An amended plan to demolish Lynn’s former Zoots nightclub and replace it with 25 flats and houses has been given the go-ahead.
The decision went before West Norfolk Council’s planning committee yesterday, who voted unanimously for the proposal to go ahead, despite earlier rejecting an application from Freebridge Community Housing for 28 homes on the site.
Tony Hall, of Freebridge Community Housing, said: “We’ve worked hard to address the problems pointed out.
Concerns were raised at the previous meeting about the number of car parking spaces and access to the site from John Kennedy Road.
As a result, the number of homes was dropped to 25 and the extra space was used to increase the number of parking spaces from 18 to one per property, with some green landscaped areas.
It was also decided that access would be given to the site by creating a crossroads at the T-junction with North Street and using traffic lights.
Mr Hall added: “We’ve reduced the number of homes which has opened the site up and left more room for amenities. I think it is much more pleasing on the eye.”
The plans include the building of 25 residential units including six one-bed flats, 12 two-bed flats, four two-bed houses and three three-bed houses.
The flats have now been completely redesigned with the addition of timber cladding, recessed staircase area and the introduction of Juliet balconies.

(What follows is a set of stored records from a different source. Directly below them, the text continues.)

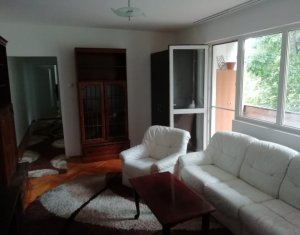 , 65m2 on Cluj-napoca, Zóna Gheorgheni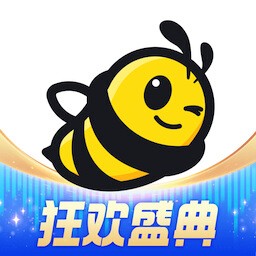 天下第一社区视频www国语免费安卓版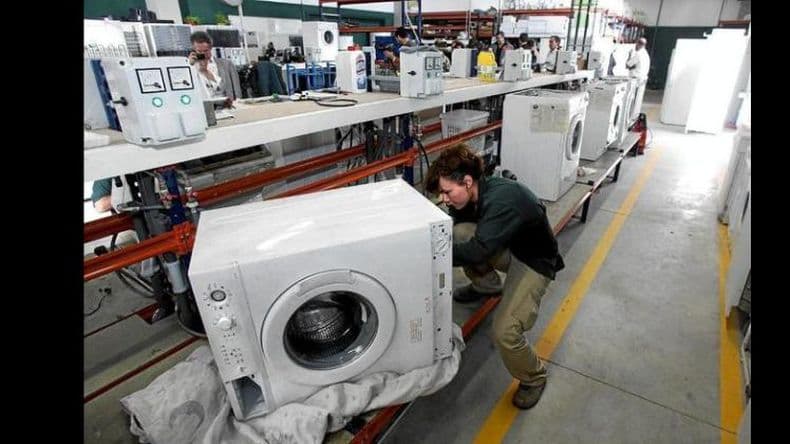 Unas 200 personas por mes reclaman en la Oficina del Consumidor de Pergamino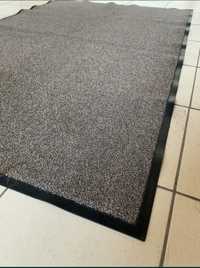 Брудопоглиначі килими (грязезащитные ковры)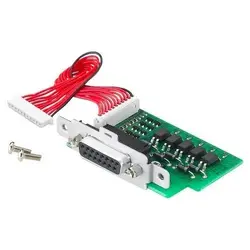 HP-SS503A#EEE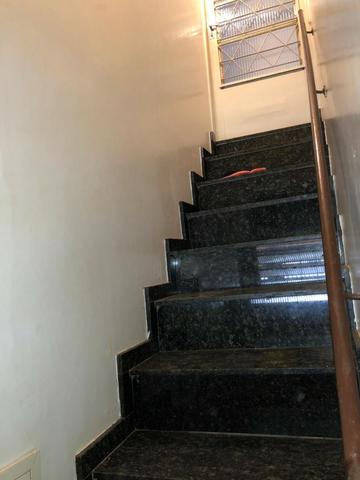 Casa Expansao Sobrado 3 residencia QNO 16 - Foto 14
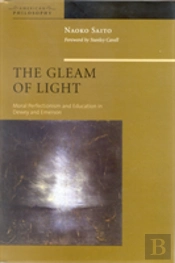 The Gleam Of Light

The plan had been recommended for approval subject to the completion of legal agreements to secure affordable housing and a contribution to local library services. The condition for fire cover was removed at the meeting.
Objecting to the proposal was Mr M J Ray, of the King’s Lynn Bicycle Users Group. He said: “I understand the amount of cycle parking has been addressed but it is still not sufficiently secure.”

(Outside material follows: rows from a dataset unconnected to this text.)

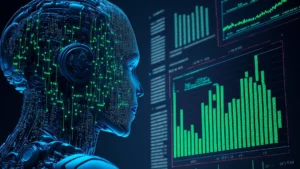 IA Generativa na Análise de Investimentos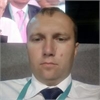 Andriy Mazurok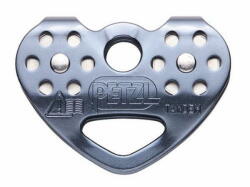 Petzl Scripete Tandem Speed (3342540041868)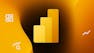 Insights of Power BI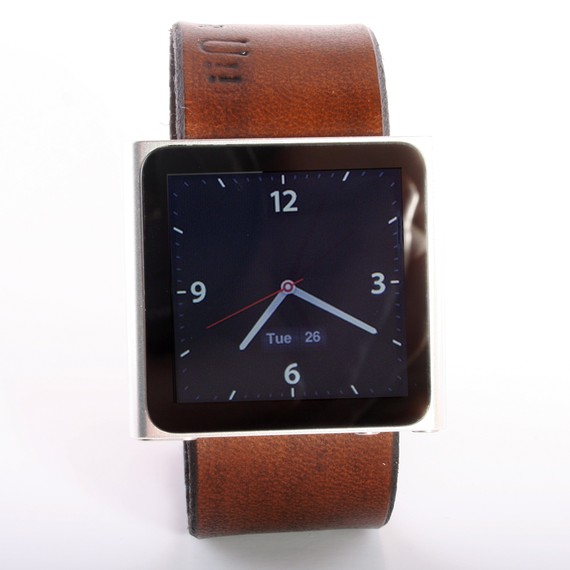 leather-ipod-watch.jpg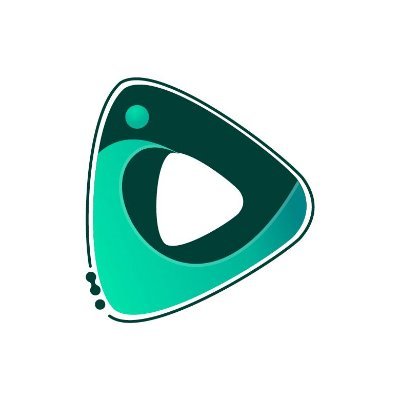 MyiQ.Ai logo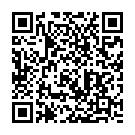 ����������� ����� �������� "��������� ������ Lick It �� ������ ������ �������� - 50 ��. " �� ��������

Cllr Lesley Bambridge said: “The development is located on the edge of my ward and it has been in a state of disrepair for many years. The site really does need to be developed and by having a mixture of family units it will give more of a community feel.
“This will certainly benefit the town in terms of social housing.”
Cllr David Collis raised concerns about the noise levels from the electrical substation at the back of the site, which had already been addressed by Freebridge by moving the bedrooms and living space to the front of the properties, with kitchens and bathrooms facing the substation.
Cllr Avril Wright also questioned whether the proximity to the electrical substation would pose any health hazards, but the case officer, David Parkin, assured the committee that surveys had been carried out and there were no concerns over health risks.
The building that is due to be demolished is the former Pilot Cinema which was built in the late 1930s, before being refurbished and opened as Zoots nightclub in the 1990s.
The nightclub closed in 2008, since then, portions of the front of the building have been used as a pizza delivery outlet, but the whole of the building has now been vacant since 2010.